Health policy researchers have called for a cut-back in work covered by the QOF, after their analysis of the latest evidence showed clear ‘limitations’ in the capacity of the framework to change health outcomes.
In their review of evidence published in the Journal of Public Health, the researchers argued that QOF has failed to achieve sustainable improvements in health outcomes because of its focus on process-based indicators and the capping of achievement thresholds.
It also found that there had been a decline in the quality of care in some areas that are not incentivised. They called for more research into the impact of QOF on health outcomes as well as further, alternative mechanisms outside QOF to incentivise good practice.
The call comes after NHS England said it wanted to reduce the size of the QOF, to free up resources for alternative ways to incentivise quality care. GP leaders, including GPC chair Dr Chaand Nagpaul, have called for the removal of certain controversial indicators, including the recently introduced indicator on physical activity in hypertension.
The researchers, from the London School of Hygiene and Tropical Medicine and University of Kent, reviewed published studies looking at the effect of QOF on outcomes, focusing on those clinical indicators that measure changes in health status, such as the achievement of blood pressure and cholesterol targets.
From a total of 11 eligible studies, they found the quality of care initially improved for some of these measures after the QOF was introduced, but these soon plateaued thereafter. Meanwhile quality scores for some aspects of care that were not incentivised actually began to decline after a year of the QOF.
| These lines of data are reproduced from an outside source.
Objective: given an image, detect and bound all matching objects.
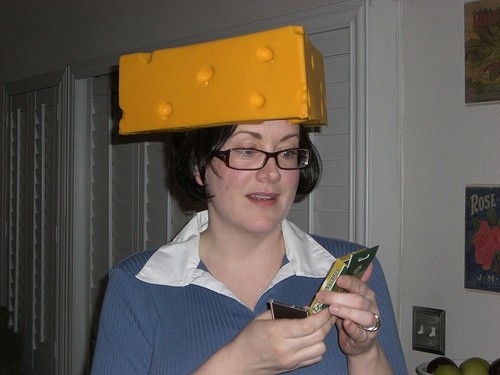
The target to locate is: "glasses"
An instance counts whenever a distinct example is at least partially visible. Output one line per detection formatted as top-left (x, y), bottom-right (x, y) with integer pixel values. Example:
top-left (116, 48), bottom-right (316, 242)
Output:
top-left (215, 146), bottom-right (311, 170)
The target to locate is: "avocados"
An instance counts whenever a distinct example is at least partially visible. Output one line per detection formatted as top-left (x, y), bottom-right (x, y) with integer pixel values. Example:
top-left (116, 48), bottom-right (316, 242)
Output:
top-left (425, 356), bottom-right (500, 375)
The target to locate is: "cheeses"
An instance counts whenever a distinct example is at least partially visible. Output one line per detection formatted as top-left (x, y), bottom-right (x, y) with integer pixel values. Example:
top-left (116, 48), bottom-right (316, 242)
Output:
top-left (117, 25), bottom-right (327, 134)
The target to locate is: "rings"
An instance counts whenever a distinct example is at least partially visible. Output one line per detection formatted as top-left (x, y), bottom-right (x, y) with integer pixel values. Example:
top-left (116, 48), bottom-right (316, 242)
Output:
top-left (363, 314), bottom-right (380, 331)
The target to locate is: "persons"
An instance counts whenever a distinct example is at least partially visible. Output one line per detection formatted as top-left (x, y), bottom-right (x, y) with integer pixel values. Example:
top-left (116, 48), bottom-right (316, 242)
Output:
top-left (90, 118), bottom-right (408, 375)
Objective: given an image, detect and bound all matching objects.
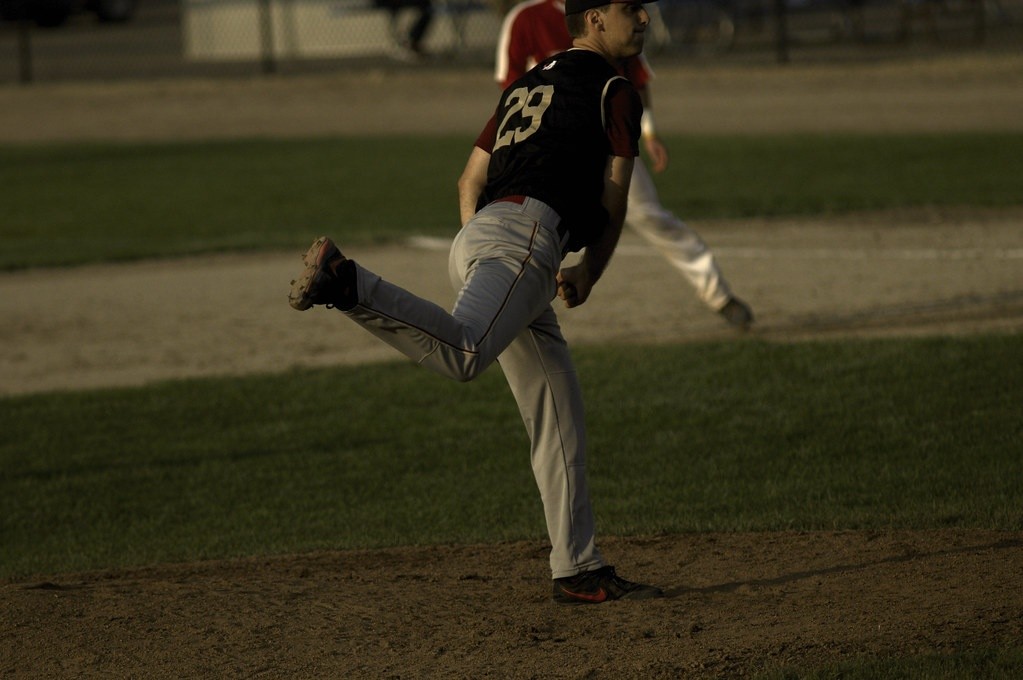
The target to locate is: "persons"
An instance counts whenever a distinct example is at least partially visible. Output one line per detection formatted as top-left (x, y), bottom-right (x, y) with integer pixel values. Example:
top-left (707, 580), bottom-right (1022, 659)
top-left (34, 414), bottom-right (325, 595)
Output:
top-left (495, 0), bottom-right (753, 329)
top-left (288, 0), bottom-right (665, 607)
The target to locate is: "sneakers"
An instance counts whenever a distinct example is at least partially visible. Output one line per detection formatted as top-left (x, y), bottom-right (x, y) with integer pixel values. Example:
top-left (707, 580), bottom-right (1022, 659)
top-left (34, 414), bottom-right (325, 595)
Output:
top-left (552, 564), bottom-right (663, 604)
top-left (287, 236), bottom-right (347, 311)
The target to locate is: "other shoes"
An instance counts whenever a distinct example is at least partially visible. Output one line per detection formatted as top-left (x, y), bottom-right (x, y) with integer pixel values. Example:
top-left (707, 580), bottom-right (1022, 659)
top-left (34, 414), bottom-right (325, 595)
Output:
top-left (721, 298), bottom-right (755, 331)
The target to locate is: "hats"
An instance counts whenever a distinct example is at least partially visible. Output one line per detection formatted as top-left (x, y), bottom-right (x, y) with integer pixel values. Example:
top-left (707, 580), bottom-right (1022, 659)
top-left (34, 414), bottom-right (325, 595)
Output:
top-left (565, 0), bottom-right (659, 16)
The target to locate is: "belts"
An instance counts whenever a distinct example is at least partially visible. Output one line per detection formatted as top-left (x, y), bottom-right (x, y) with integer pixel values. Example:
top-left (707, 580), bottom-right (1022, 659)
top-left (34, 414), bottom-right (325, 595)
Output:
top-left (494, 194), bottom-right (567, 241)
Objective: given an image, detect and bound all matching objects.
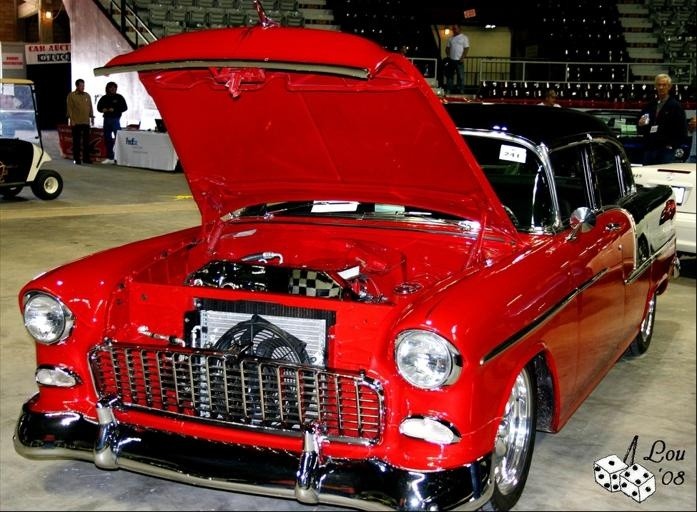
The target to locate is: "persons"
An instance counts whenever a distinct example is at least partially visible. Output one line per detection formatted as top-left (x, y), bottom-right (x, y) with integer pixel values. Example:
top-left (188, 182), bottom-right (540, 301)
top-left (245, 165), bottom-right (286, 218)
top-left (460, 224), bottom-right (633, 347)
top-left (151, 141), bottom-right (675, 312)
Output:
top-left (686, 118), bottom-right (696, 161)
top-left (535, 88), bottom-right (564, 108)
top-left (97, 82), bottom-right (128, 164)
top-left (66, 79), bottom-right (94, 164)
top-left (636, 73), bottom-right (686, 164)
top-left (443, 24), bottom-right (470, 94)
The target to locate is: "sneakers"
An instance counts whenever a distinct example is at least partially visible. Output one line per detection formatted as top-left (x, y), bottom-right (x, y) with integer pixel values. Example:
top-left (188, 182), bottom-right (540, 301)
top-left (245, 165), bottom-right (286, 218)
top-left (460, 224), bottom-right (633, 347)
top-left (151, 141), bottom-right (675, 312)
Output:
top-left (72, 159), bottom-right (117, 165)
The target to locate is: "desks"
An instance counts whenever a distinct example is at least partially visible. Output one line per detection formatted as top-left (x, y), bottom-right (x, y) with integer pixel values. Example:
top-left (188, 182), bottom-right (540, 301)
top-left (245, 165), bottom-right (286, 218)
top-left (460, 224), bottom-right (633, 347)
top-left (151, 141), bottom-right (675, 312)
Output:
top-left (111, 127), bottom-right (182, 171)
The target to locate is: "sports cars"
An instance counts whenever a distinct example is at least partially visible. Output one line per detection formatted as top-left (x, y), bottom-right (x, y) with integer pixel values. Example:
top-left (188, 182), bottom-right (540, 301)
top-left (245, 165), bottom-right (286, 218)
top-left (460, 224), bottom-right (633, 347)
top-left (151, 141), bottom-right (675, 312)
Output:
top-left (14, 24), bottom-right (679, 512)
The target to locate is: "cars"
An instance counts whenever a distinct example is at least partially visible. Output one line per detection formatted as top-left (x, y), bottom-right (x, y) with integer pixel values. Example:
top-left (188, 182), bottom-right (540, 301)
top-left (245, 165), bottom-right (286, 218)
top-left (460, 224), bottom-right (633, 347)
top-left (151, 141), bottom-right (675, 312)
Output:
top-left (629, 164), bottom-right (696, 258)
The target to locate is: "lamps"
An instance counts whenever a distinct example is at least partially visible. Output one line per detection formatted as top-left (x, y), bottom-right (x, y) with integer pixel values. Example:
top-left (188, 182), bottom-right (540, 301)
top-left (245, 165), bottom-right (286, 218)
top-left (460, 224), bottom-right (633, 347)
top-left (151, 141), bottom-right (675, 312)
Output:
top-left (44, 7), bottom-right (53, 19)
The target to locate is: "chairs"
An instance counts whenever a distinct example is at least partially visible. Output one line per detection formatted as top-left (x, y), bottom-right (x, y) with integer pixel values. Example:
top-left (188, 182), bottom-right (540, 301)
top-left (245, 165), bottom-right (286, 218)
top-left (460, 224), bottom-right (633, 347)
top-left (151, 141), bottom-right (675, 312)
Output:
top-left (100, 1), bottom-right (341, 37)
top-left (617, 0), bottom-right (696, 80)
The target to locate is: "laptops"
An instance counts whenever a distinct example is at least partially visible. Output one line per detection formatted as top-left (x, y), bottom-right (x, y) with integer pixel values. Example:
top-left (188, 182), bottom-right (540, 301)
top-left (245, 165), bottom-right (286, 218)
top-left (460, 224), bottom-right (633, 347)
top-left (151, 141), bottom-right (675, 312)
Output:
top-left (154, 118), bottom-right (167, 132)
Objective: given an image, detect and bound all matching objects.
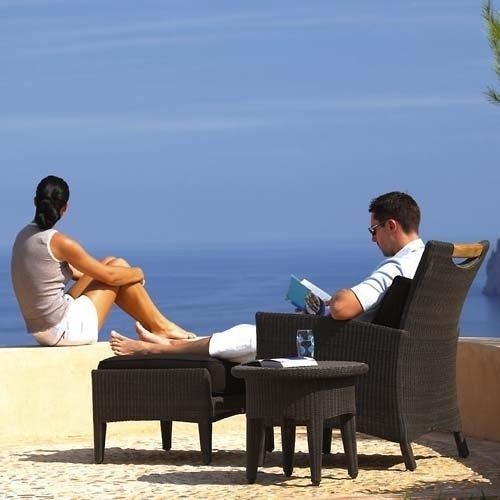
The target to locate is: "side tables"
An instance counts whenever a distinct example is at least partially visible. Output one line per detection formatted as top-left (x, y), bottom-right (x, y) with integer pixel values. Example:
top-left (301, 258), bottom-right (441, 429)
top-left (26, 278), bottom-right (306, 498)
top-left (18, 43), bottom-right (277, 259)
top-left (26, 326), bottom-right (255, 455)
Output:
top-left (232, 361), bottom-right (371, 487)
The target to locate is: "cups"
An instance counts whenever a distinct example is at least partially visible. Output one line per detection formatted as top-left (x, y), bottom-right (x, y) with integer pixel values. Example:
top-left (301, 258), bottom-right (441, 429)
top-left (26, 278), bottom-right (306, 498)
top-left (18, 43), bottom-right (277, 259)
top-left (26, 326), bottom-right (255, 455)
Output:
top-left (297, 330), bottom-right (315, 357)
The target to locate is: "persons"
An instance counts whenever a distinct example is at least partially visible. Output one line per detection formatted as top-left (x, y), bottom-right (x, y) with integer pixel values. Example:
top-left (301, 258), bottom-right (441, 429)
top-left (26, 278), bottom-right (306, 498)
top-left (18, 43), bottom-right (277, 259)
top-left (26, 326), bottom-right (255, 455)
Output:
top-left (109, 192), bottom-right (428, 365)
top-left (10, 175), bottom-right (197, 346)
The authors suggested this is because QOF’s financial incentives ‘may not be sufficiently challenging’. They argued thresholds of between 50% and 90% were too easily achievable, while indicator targets were suboptimal relative to national clinical guidelines, with blood pressure targets of 150/90 mmHg where guidelines recommend 140/90 or 140/85 mmHg, and COPD indicators too focused on assessing the quantity rather than quality of spirometry.
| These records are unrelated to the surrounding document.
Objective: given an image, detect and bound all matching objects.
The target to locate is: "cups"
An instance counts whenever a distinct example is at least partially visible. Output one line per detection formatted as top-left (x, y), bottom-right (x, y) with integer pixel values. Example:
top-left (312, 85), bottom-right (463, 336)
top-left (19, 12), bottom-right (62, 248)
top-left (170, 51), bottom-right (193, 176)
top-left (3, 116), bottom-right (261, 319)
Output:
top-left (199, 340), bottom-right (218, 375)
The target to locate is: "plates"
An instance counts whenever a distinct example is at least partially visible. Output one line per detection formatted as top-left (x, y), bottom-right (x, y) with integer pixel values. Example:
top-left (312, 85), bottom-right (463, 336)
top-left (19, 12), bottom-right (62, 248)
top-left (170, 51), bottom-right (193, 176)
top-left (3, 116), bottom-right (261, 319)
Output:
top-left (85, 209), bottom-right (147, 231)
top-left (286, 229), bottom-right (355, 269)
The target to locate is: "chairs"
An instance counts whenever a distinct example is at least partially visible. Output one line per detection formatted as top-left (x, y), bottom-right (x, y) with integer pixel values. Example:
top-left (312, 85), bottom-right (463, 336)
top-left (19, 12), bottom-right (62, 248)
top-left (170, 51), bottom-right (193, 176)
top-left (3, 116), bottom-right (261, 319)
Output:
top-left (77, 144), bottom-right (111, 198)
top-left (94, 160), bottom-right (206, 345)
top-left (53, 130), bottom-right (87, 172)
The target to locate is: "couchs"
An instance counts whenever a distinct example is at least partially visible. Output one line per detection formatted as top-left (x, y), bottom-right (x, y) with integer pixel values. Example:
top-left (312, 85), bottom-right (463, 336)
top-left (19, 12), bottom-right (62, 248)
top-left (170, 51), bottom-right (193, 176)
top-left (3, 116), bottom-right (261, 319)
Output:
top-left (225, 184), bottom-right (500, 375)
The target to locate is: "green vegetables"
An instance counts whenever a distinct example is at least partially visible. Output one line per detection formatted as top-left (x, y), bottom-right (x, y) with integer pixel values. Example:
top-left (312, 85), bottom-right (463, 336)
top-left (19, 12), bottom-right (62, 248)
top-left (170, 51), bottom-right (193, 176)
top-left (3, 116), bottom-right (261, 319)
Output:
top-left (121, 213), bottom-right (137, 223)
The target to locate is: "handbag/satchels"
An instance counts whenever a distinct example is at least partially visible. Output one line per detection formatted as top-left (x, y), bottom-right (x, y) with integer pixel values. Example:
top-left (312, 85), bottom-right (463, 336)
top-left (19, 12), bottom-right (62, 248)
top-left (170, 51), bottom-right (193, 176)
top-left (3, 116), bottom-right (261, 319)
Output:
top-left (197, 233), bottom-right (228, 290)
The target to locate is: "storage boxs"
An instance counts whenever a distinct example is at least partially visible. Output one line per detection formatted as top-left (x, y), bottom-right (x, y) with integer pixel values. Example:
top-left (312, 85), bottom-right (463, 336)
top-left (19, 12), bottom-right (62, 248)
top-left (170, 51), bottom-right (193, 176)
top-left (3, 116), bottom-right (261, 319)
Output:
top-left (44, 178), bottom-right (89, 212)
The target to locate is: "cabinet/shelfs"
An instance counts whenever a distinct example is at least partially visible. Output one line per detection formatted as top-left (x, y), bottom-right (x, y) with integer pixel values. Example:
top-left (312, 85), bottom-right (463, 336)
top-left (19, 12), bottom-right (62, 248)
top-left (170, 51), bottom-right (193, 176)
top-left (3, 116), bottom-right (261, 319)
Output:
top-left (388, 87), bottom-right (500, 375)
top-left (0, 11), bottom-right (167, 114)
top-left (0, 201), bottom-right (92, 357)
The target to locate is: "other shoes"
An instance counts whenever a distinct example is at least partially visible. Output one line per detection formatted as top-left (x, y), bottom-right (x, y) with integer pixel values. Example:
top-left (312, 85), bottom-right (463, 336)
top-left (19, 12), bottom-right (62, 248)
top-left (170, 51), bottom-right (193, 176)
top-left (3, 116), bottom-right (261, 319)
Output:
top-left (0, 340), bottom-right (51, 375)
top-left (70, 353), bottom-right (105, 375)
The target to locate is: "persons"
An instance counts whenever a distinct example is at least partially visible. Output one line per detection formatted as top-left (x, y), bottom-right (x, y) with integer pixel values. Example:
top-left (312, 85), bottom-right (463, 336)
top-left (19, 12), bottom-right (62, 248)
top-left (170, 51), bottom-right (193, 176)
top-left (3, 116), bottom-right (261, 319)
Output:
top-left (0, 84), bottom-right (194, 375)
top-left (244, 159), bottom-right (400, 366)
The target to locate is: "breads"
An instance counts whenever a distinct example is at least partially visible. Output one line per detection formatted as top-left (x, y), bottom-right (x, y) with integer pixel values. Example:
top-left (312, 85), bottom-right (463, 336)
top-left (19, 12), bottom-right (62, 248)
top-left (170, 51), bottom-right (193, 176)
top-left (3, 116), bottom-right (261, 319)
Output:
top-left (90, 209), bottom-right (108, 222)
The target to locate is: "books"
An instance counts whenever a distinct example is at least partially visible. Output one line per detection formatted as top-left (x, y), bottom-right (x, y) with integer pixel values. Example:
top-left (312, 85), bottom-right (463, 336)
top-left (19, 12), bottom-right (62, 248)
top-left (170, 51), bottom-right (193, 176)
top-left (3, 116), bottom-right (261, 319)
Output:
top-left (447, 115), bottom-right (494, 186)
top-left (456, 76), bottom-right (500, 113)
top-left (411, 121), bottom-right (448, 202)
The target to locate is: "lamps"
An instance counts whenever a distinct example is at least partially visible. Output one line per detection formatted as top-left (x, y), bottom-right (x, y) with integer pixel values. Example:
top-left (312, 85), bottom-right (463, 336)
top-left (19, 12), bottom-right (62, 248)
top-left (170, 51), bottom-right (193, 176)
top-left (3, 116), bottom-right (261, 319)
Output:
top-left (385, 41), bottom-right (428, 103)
But the review predates the Government’s recently imposed hike in threshold ceilings in the 2013/2014 GP contract, set at the upper quartile of practices’ performance. That change led to an outcry, with even the head of NICE’s QOF advisory board warning it could disincentivise good care in some practices, as did the introduction of a tighter blood pressure target for hypertension patients.
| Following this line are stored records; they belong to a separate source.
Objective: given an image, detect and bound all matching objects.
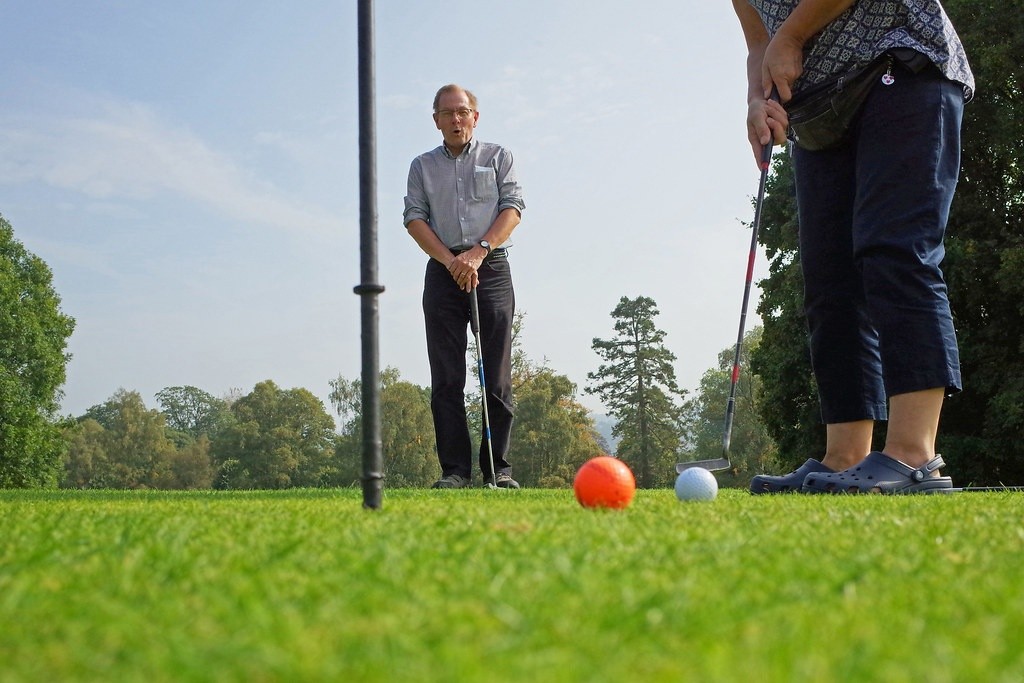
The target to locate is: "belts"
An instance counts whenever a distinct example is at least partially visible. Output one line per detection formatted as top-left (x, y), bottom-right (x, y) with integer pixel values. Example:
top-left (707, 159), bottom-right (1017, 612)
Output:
top-left (449, 249), bottom-right (507, 259)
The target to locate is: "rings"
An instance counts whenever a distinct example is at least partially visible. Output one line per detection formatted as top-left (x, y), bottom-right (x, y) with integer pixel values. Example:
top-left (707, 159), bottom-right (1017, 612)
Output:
top-left (461, 273), bottom-right (465, 276)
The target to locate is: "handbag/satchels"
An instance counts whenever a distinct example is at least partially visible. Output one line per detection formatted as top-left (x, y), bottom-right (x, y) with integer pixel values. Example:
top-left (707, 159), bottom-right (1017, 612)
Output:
top-left (781, 56), bottom-right (894, 153)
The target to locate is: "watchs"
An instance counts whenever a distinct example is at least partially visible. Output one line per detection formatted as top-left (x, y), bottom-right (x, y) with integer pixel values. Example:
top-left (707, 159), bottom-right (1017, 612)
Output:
top-left (477, 239), bottom-right (491, 256)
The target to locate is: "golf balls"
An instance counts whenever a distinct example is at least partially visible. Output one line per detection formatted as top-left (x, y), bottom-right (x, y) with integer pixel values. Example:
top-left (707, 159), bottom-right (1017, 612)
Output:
top-left (675, 466), bottom-right (718, 504)
top-left (573, 456), bottom-right (635, 510)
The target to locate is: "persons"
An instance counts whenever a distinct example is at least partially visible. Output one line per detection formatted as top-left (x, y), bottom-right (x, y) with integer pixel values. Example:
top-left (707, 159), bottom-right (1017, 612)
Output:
top-left (403, 85), bottom-right (523, 488)
top-left (732, 0), bottom-right (974, 493)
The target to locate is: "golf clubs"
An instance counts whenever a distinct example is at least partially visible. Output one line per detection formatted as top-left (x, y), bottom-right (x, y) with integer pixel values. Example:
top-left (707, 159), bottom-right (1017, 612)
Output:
top-left (674, 81), bottom-right (780, 476)
top-left (471, 287), bottom-right (497, 490)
The authors concluded: ‘The evidence demonstrates that the QOF initially improved blood pressure, cholesterol and HbA1c for diabetes, and the limited impact it has had on other conditions relative to the pre-QOF trend which existed.
‘It also reveals the unintended consequences, which may occur including the non-incentivised clinical activities and the impact on subpopulation groups, which may partly be due to the population exclusions permitted.’
They added: ‘It highlights the QOF’s limitations in improving health outcomes, due to the indicators’ ceiling thresholds and the suboptimal clinical targets when compared with the national clinical guidelines, suggesting that the QOF’s financial incentives may not be sufficiently challenging in some areas.’
Co-author Professor Stephen Peckham, professor of health policy research at University of Kent, said that while tighter targets and raised thresholds had been a feature of the new GP contract this year, he was convinced that there were limits to what it could achieve.
He told Pulse: ‘There has to be a balance – so although a lot of practices are achieving thresholds quite easily, pushing it beyond that is quite difficult.’
‘It drives a very individualistic, single-disease approach at a time when GPs are increasingly dealing with patients with multiple conditions. You could argue that the way that QOF is structured it isn’t very good at addressing those problems,’ he added.
Professor Peckham said more sophisticated measures of overall good management are needed, over longer time scales.
‘These things are more difficult to bring into QOF and they may not work on a simple points-based system – they may need closer management with lump sums given to practices directed at longer-term outcomes. They might well be better done through things like the previous local enhanced services elements of the contract.’
Professor Martin Roland, professor of health services research at Cambridge University and a part-time GP in Cambridge, who advised the Government and BMA on the QOF when it was first introduced, agreed with the conclusions, saying that QOF should be smaller and stick with areas that GPs have control over.
He said: ‘QOF should stick to areas where there is clear evidence measures are linked to outcomes, and then GPs will at least have the incentive to invest in their practice to do those things.
‘There are already indicators around reviewing our patterns of hospital referral – it’s not a very big step that NHS England or CCGs might wish to restrict referrals or hospital admissions, and they could do that by imposing limits and giving people bonuses for staying within those limits or penalties if they went above them. I think those could be potentially quite damaging for patients.’
An NHS England spokesman said: ‘NHS Employers and NHS England are exploring how NICE might provide further analysis to inform discussions with the GPC on changes to the QOF for 2014/15. It would be inappropriate for us to comment on the detail of these discussions.’